Авторский блог Вячеслав Кочнов 14:22 27 октября 2017

ВОСТОЧНАЯ УТОНЧЕННОСТЬ, ЕВРОПЕЙСКИЙ ЛОСК И РУССКИЙ РАЗМАХ

«Шедевры мировой оперной классики» в БЗК 19 сентября 2017

В первых числах сентября этого года во Владивостоке на полях Восточного экономического форума проходила встреча президента России Владимира Путина с главами дальневосточных держав, и особенно теплым, как сообщают СМИ, было его общение с новым президентом Республики Корея Мун Чже Ином.

А 19 сентября в Большом зале Московской государственной консерватории им. П. И. Чайковского состоялся концерт мастеров вокального искусства и солистов крупнейших оперных сцен Республики Корея и России, который, по мнению многих присутствовавших, уже стал заметным культурно-политическим событием. Концерт был посвящен 30-летию установления дипломатических отношений между Республикой Корея и Россией. Организаторами этого события выступили Посольство Республики Корея в Российской Федерации и Культурный центр Республики Корея в РФ.

В исполнении Государственной академической симфонической капеллы России (художественный руководитель – Валерий Полянский) под управлением народного артиста России, лауреата премии Москвы, профессора Максима Федотова прозвучали арии и увертюры из знаменитых европейских, русских и корейских опер.

…Я уже не первый раз приезжаю в Москву специально, чтобы послушать дирижерский концерт маэстро Максима Федотова. Благо теперь – легендарный еще со времен Радищева – путь «из Петербурга в Москву» занимает всего лишь четыре часа комфортабельной езды на «Сапсане», на котором ты попадаешь прямо из сердца Северной столицы почти что в самый центр Первопрестольной…

Маэстро Федотов из числа тех музыкантов, у кого звание «народный артист» звучит естественно и понятно: его любят многие и многие – и музыканты, и простые меломаны. У него есть собственная обширная аудитория – ходят специально на него, каким бы оркестром он ни дирижировал. Удивительно, но за несколько репетиций маэстро Федотов умеет организовать звучание любого оркестра – хорошо ему знакомого или нет – совершенно по особенному, по-человечески тепло, понятно и при этом максимально рельефно и выразительно. На сей раз под его волшебными руками был один из ведущих российских симфонических коллективов – Государственная академическая симфоническая капелла России.

_ _ _ _ _ _ _

● **Задания**
1. Сократите абзац статьи о концерте, начинающийся словами «А 19 сентября в Большом зале», и оформите его в виде списка, сохранив основные факты.
2. Допишите статью о концерте, продолжив ее сразу после последнего приведенного предложения.

● **Исходные данные**
_ _ _ _ _ _ _

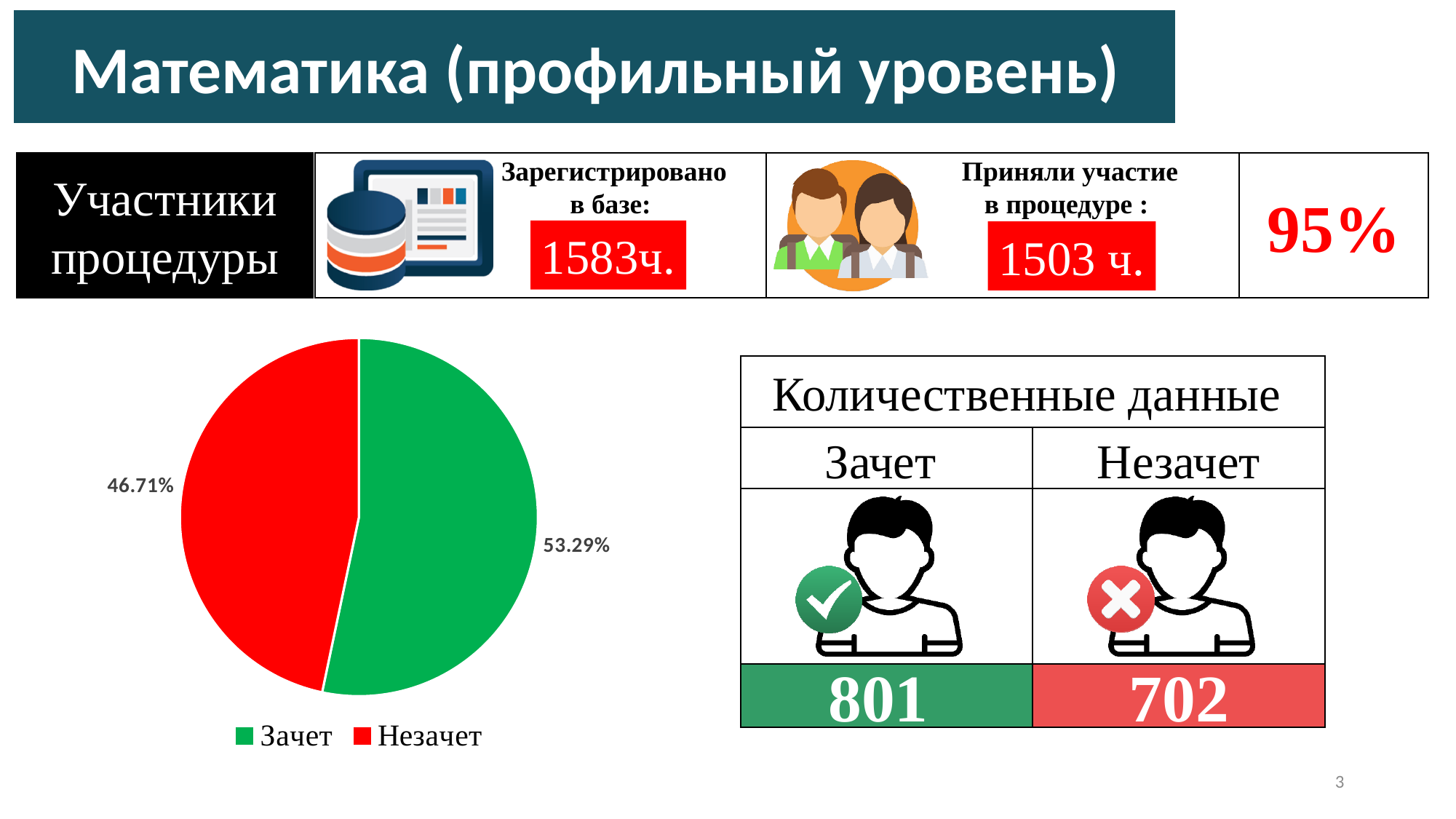
Which slice of the pie chart is the smallest? Незачет Which is larger in the pie chart, Зачет or Незачет? Зачет How many slices does the pie chart have? 2 Which slice of the pie chart is the largest? Зачет How many entries does the pie chart legend list? 2 What kind of chart is shown on the slide? pie chart What colour is the Незачет slice in the pie chart? red What share of the pie does Зачет represent? 53.29% What is the difference in percentage points between the Зачет and Незачет slices? 6.58 What colour is the Зачет slice in the pie chart? green What share of the pie does Незачет represent? 46.71%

_ _ _ _ _ _ _

● **Результаты выполнения**
1.
- Дата и место: 19 сентября, Большой зал Московской государственной консерватории им. П. И. Чайковского.
- Событие: концерт мастеров вокального искусства и солистов крупнейших оперных сцен Республики Корея и России.
- Оценка: по мнению многих присутствовавших, концерт уже стал заметным культурно-политическим событием.
- Повод: 30-летие установления дипломатических отношений между Республикой Корея и Россией.
- Организаторы: Посольство Республики Корея в Российской Федерации и Культурный центр Республики Корея в РФ.

2.
Темное это дело – дирижирование, сказал однажды Римский-Корсаков. Что нужно дирижеру, помимо профессиональных навыков, чтобы оркестр звучал, заставляя слушателей радоваться и плакать, сопереживать душой каждому аффекту исполняемого произведения? Слушая совершенно разные оркестры под управлением маэстро Федотова, я бы ответил на этот вопрос просто и безыскусно: нужна личная харизма, что в переводе с древнегреческого означает «благодать», «дар Божий». Кроме этого, в дирижерской жестикуляции Максима Федотова проглядывает некая доброжелательность, отсутствие насилия: он не заставляет оркестрантов следовать своей воле, а как бы делится с ними своим пониманием. А ведь в истории дирижерского мастерства есть и совершенно иные примеры: так, согласно многим воспоминаниям, прославленный композитор-симфонист Густав Малер в качестве дирижера был крайне жесток и склонен к унижению и оскорблениям по адресу не угодивших чем-либо ему оркестрантов.

Размышляя о музицировании маэстро Федотова, я вспоминаю один случай из детства. Мне было лет 12, я учился играть на фортепиано и с жадностью поглощал классическую музыку в виде филармонических концертов и записей. И вот в один поистине прекрасный день ко мне пришел мой товарищ с горящими глазами и с пластинкой в руках.

- Послушай, - сказал он, протягивая мне диск, - здесь Моцарт и Гендель звучат совсем по-другому, не как везде!

При этом у него был такой восторженный взгляд, а руки чуть не дрожали, что я не мог удержаться от того, чтобы не поставить пластинку на проигрыватель сию же минуту.

Это были Кончерто гроссо Генделя, кажется, соль минор и 39-я симфония Моцарта ми бемоль мажор в исполнении тогда еще не знакомого мне Вильгельма Фуртвенглера и его знаменитого Оркестра Берлинской филармонии.

С первых тактов Кончерто Генделя, исполняемого полным составом большого симфонического оркестра, я был просто потрясен широким и свободным дыханием, долгими ферматами, медитативно замедленными адажио и предельно ускоренными быстрыми темпами, создающие ощущение грозы, урагана, обрушивающегося на тебя и заставляющего бегать мурашки по спине.

Да и сам оркестр, несмотря на то, что это была запись, да еще и начала 1940-х годов, звучал невероятно интенсивно – как будто все оркестранты находились в состоянии медиумического транса.

Потом в фильме о великих дирижерах я услышал воспоминания одного из музыкантов Оркестра Берлинской филармонии той поры о том, что звук оркестра удивительным образом менялся просто от появления Вильгельма Фуртвенглера за пультом. Он ничего специально для этого не делал, не говорил, и вербальной разгадки этого явления не существует.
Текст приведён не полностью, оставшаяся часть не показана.